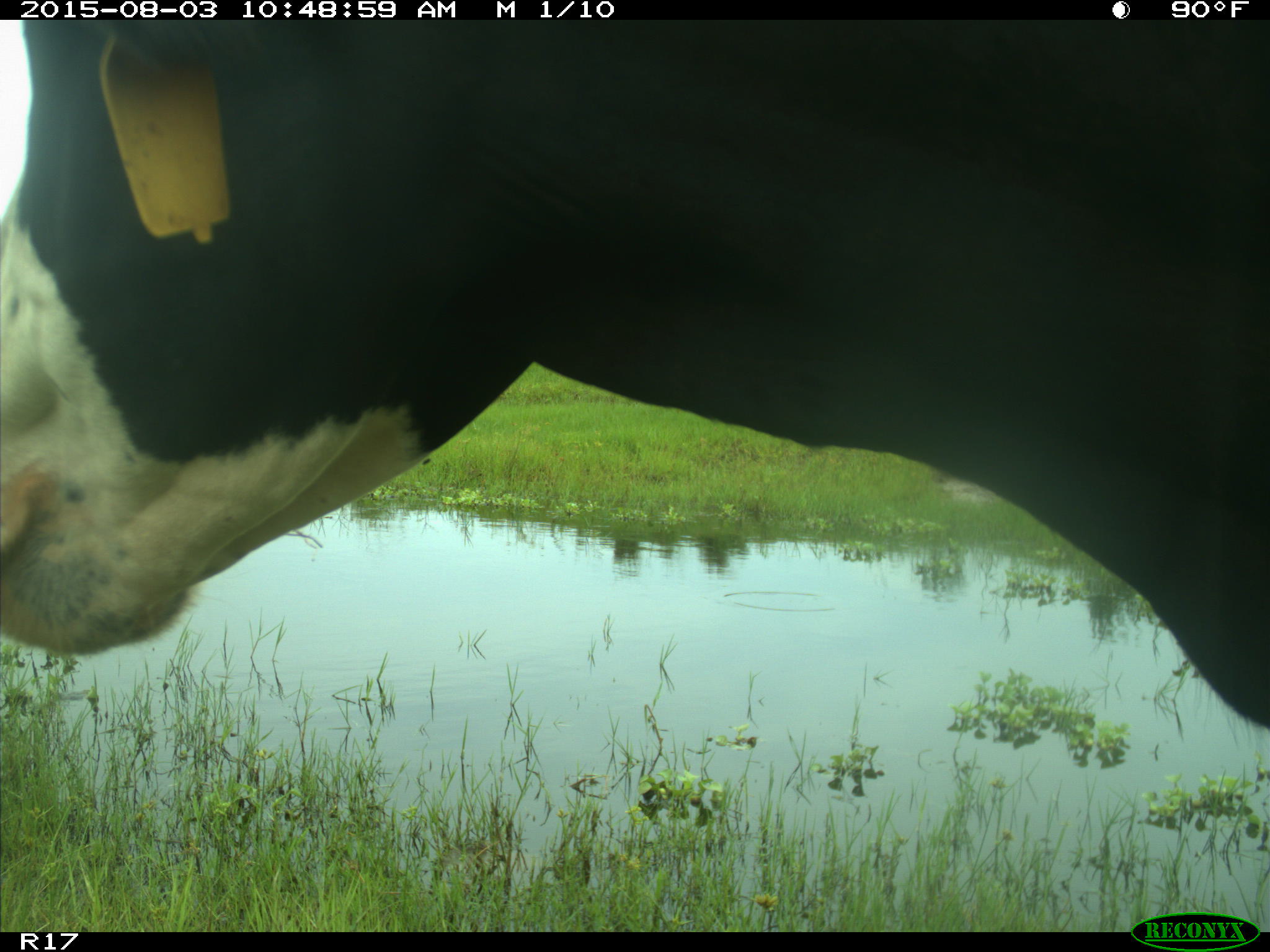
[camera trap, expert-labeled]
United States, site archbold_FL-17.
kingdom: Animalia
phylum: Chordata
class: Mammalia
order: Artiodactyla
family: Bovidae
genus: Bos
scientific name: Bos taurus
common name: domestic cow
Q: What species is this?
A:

-.-.-

**YOUR GOAL**
Word for word, reproduce all of the entries above and omit the pictures.

**SOLVED PROBLEM**
[camera trap, expert-labeled]
United States, site archbold_FL-17.
kingdom: Animalia
phylum: Chordata
class: Mammalia
order: Artiodactyla
family: Bovidae
genus: Bos
scientific name: Bos taurus
common name: domestic cow
Q: What species is this?
A:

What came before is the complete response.